*YOUR OBJECTIVE:* Begin at the top of the following data. Copy each line exactly until you have copied the line containing "United States, site archbold_FL-35.".

*RECORDS TO USE:*

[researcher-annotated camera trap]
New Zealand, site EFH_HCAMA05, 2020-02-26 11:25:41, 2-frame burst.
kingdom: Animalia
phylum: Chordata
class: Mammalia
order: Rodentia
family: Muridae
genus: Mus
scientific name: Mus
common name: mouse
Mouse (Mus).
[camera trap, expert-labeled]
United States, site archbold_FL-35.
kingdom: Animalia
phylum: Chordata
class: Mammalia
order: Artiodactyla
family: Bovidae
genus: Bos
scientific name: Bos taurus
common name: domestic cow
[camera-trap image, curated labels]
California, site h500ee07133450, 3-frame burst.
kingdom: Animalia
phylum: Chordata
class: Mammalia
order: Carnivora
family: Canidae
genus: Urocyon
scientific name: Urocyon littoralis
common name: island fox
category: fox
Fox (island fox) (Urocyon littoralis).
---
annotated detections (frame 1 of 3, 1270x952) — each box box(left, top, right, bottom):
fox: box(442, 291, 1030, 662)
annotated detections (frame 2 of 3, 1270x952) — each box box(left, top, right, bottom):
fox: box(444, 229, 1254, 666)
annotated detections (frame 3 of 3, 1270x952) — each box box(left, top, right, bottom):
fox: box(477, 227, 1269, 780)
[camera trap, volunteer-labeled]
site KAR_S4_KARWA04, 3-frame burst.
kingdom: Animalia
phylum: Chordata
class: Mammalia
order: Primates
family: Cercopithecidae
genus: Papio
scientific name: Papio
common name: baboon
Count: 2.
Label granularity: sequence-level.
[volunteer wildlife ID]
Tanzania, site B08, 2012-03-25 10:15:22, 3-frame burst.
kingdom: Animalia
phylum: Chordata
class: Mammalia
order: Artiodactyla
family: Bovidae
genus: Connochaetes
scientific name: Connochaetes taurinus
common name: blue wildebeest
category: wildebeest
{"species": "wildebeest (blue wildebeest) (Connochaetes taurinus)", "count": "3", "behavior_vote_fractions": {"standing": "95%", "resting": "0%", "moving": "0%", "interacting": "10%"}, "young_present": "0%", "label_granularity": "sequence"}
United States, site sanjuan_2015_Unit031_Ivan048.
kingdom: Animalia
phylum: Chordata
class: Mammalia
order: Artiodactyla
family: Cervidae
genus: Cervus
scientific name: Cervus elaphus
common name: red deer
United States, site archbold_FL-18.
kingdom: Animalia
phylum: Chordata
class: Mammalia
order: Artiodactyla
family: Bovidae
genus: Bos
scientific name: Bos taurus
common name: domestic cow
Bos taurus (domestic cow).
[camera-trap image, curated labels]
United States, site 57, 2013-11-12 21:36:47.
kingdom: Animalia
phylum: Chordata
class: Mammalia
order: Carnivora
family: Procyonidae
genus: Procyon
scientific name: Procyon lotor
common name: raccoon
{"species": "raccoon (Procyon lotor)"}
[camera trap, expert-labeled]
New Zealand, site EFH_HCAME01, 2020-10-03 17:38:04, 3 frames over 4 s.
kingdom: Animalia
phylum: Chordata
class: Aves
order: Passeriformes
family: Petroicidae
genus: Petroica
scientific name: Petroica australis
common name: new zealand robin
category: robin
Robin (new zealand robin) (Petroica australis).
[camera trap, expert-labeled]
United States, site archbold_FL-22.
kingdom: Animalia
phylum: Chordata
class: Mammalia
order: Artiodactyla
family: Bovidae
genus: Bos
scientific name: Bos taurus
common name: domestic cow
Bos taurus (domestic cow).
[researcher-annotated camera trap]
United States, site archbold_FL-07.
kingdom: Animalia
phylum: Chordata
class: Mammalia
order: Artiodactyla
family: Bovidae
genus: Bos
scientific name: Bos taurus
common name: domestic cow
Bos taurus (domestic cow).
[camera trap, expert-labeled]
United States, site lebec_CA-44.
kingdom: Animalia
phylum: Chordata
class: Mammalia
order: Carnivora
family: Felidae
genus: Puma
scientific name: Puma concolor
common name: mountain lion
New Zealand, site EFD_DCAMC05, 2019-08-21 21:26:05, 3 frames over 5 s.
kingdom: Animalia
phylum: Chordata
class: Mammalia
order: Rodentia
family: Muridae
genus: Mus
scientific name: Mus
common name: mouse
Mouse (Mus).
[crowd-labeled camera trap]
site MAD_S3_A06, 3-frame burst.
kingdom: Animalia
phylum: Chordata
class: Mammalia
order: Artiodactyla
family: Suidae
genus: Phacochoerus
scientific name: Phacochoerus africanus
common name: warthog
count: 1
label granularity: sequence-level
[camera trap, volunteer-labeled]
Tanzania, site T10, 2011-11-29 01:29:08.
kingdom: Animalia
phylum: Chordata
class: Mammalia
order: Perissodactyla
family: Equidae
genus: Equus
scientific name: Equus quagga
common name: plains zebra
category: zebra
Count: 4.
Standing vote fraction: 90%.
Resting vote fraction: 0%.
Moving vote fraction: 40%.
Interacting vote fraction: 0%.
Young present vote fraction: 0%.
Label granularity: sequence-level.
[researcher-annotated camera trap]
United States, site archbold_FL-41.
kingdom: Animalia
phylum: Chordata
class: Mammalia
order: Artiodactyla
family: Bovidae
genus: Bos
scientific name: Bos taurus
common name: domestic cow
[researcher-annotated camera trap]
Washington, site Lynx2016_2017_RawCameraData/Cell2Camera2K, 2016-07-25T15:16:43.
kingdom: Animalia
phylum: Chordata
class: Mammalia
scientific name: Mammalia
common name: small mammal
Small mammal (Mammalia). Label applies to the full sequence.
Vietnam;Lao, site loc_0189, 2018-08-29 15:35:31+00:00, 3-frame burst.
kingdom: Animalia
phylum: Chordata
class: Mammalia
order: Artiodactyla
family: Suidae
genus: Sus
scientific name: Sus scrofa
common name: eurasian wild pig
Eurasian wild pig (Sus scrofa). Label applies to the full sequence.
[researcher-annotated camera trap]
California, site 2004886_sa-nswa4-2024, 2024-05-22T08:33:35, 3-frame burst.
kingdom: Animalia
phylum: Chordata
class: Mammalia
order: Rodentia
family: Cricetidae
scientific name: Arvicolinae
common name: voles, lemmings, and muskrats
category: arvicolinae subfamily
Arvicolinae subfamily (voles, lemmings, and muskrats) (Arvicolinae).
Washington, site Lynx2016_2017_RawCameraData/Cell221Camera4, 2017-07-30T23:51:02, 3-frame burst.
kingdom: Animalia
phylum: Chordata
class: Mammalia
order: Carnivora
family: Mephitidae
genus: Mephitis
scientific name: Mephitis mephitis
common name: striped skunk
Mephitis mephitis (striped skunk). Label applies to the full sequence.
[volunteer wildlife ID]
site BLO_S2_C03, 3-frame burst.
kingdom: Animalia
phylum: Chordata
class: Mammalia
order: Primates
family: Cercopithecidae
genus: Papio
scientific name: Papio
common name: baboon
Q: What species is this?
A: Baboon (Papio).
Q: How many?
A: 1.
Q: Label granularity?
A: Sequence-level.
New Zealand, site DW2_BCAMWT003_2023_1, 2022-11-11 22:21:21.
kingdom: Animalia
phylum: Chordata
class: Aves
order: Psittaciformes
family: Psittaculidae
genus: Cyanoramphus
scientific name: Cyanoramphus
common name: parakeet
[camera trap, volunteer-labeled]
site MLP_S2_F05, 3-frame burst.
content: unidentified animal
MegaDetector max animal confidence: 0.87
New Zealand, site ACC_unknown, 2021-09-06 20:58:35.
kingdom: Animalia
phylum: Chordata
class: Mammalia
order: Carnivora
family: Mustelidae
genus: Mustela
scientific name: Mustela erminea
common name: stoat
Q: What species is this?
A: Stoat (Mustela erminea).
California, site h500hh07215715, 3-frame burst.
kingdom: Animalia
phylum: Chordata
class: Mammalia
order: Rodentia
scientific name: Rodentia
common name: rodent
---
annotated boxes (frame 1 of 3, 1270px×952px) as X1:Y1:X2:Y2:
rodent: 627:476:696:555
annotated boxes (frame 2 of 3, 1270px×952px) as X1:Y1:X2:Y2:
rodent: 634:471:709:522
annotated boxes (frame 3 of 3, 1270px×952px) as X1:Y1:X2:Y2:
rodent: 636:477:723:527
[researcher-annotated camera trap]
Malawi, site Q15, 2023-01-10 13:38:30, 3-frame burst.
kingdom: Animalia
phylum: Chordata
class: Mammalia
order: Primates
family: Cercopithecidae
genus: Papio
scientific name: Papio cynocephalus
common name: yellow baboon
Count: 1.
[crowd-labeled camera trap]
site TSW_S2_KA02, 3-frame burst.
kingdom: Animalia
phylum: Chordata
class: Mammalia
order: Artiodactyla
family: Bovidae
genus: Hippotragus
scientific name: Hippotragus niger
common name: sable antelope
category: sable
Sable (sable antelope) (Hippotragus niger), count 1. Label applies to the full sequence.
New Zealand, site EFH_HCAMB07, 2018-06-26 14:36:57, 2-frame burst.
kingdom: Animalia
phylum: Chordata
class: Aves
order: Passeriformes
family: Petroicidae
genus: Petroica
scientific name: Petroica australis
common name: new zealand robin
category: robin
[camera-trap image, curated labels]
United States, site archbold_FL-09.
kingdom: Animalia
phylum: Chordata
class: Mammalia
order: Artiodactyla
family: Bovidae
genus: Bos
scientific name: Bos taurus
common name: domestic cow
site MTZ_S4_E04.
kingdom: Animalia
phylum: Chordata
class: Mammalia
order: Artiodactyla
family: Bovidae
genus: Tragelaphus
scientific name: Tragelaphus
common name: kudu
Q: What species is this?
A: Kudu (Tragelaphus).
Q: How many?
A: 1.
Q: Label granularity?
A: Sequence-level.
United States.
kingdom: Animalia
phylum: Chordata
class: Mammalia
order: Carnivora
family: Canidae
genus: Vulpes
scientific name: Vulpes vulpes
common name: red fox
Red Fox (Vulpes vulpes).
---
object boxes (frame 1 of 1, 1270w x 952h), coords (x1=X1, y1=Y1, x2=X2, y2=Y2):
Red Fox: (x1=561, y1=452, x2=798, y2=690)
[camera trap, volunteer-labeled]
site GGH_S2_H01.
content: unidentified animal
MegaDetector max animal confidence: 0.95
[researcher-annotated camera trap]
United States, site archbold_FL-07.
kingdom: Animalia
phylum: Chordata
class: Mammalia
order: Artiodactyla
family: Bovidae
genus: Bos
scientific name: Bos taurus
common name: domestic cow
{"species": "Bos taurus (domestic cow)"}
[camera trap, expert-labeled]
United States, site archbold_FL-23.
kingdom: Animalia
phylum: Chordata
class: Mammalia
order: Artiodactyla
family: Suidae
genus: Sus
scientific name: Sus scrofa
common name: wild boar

*TASK OUTPUT:*
[researcher-annotated camera trap]
New Zealand, site EFH_HCAMA05, 2020-02-26 11:25:41, 2-frame burst.
kingdom: Animalia
phylum: Chordata
class: Mammalia
order: Rodentia
family: Muridae
genus: Mus
scientific name: Mus
common name: mouse
Mouse (Mus).
[camera trap, expert-labeled]
United States, site archbold_FL-35.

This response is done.